Unter­neh­mens­weite Prüf­fel­der

Mit dem sog. Audit Uni­verse ist die Gesamt­heit aller Gesell­schaf­ten, Berei­che und Pro­zesse umschrie­ben, wel­che von der Inter­nen Revi­sion abzu­de­cken sind. Grund­sätz­lich sollte das Audit Uni­verse voll­stän­dig die Ver­hält­nisse des Unter­neh­mens wider­spie­geln und der Inter­nen Revi­sion in Abstim­mung mit dem Vor­stand als Grund­lage die­nen, Revi­si­ons­the­men und Prüf­fel­der risi­ko­o­ri­en­tiert abzu­lei­ten und zu prio­ri­sie­ren. Das Audit Uni­verse unter­liegt genau wie das Unter­neh­men Ände­run­gen und Anpas­sun­gen (z. B. neue Gesell­schaf­ten, Geschäfts­be­rei­che, IT-Sys­teme etc.) und diese soll­ten Ein­gang in die Arbeit der Inter­nen Revi­sion fin­den. Die Her­aus­for­de­rung für die Interne Revi­sion besteht dabei darin, über ent­sp­re­chende Ände­run­gen im Unter­neh­men infor­miert zu blei­ben, um zeit­nah auf die neuen The­men im Rah­men ihrer Arbeit ein­zu­ge­hen. Wie gut das der Inter­nen Revi­sion gelingt, hängt davon ab, wie stark die Interne Revi­sion selbst in die Kom­mu­ni­ka­ti­ons­ka­näle inn­er­halb des Unter­neh­mens ein­ge­bun­den ist bzw. inwie­fern hier ein Aus­tausch mit dem Vor­stand zu den ent­sp­re­chen­den The­men, wie z. B. Stra­te­gie, Inno­va­tio­nen etc. statt­fin­det.

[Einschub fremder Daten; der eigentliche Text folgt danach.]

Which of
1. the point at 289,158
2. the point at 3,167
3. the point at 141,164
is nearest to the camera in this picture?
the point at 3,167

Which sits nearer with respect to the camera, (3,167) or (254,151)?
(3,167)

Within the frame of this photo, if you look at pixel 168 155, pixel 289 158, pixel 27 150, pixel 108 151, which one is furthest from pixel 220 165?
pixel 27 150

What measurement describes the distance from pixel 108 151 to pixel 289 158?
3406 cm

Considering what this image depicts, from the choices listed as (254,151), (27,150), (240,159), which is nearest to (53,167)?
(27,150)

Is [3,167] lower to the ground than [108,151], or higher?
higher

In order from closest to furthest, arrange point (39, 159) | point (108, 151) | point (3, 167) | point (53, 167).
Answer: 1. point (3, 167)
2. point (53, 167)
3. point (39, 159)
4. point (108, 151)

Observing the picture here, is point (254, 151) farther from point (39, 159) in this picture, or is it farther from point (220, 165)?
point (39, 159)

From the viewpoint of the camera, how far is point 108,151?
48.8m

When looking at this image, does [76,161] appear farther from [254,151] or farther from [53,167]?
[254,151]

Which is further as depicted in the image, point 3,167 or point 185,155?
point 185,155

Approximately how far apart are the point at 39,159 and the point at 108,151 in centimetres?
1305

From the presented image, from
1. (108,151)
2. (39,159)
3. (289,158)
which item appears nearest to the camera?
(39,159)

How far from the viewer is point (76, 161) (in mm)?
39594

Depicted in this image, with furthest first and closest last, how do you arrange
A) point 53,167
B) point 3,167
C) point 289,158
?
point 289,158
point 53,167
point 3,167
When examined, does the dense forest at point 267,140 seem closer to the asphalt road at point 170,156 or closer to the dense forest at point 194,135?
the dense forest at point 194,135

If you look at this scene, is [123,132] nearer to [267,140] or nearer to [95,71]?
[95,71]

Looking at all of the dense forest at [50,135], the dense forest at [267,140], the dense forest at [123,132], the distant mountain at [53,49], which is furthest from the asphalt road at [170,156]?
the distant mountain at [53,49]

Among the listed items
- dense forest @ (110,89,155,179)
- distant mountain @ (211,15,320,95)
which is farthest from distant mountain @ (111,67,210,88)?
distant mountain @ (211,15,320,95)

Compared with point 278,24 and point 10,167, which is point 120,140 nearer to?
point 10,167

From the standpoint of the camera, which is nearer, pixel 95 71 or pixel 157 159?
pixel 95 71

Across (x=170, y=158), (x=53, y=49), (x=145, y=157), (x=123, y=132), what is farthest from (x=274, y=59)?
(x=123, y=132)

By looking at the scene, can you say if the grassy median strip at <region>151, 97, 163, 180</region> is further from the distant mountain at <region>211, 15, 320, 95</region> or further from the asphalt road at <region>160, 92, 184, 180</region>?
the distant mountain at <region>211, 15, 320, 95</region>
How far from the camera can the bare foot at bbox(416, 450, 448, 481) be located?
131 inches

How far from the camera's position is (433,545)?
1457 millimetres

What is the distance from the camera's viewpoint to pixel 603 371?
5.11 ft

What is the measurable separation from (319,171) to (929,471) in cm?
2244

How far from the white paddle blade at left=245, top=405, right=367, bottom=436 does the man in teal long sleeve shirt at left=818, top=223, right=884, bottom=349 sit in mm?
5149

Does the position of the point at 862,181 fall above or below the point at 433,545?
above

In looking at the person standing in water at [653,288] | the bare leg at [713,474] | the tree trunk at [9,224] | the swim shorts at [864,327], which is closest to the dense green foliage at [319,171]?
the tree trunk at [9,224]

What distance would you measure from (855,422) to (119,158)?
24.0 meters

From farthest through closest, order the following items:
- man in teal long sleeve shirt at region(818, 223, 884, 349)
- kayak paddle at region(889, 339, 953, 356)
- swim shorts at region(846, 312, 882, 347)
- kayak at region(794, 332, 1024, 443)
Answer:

Zwar soll die Interne Revi­sion ihre Prü­fungs­fel­der risi­ko­o­ri­en­tiert aus­wäh­len, aber sie muss in der Lage sein, diese auch ent­sp­re­chend qua­li­ta­tiv und quan­ti­ta­tiv abzu­de­cken. Damit ver­bun­den ist die Frage nach der Team­stärke und den ver­füg­ba­ren Kom­pe­ten­zen inn­er­halb der Inter­nen Revi­sion. In der Pra­xis hat sich gerade bei mit­tel­stän­di­schen Unter­neh­men eine Kom­bi­na­tion zwi­schen einem inter­nen Kern­team an Revi­so­ren, ergänzt um exter­nes Sour­cing als geeig­net erwie­sen, um kurz­fris­tig auf spe­zi­fi­sches Know-how z. B. in Bezug auf Spra­che, Pro­zess- oder IT-Kennt­nisse zurück­zu­g­rei­fen. Das Co-Sour­cing hilft dabei, fle­xi­bel auf etwaige Aus­las­tungs­spit­zen zu rea­gie­ren und das erfor­der­li­che Wis­sen kurz­fris­tig in die Revi­si­ons­ar­beit ein­zu­bin­den. Zudem kön­nen The­men, bei wel­chen die Interne Revi­sion mög­li­cher­weise in ihrer Unab­hän­gig­keit und Objek­ti­vi­tät ein­ge­schränkt ist (z. B. Vor­stands­ver­gü­tung oder Rei­se­kos­ten), durch die exter­nen Res­sour­cen abge­deckt wer­den.

Die Interne Revi­sion kann nur dann einen sinn­vol­len Bei­trag für das Unter­neh­men leis­ten, wenn neben dem klar defi­nier­ten Ziel­bild die oben dar­ge­s­tell­ten Para­me­ter ange­mes­sen aus­ge­stal­tet sind.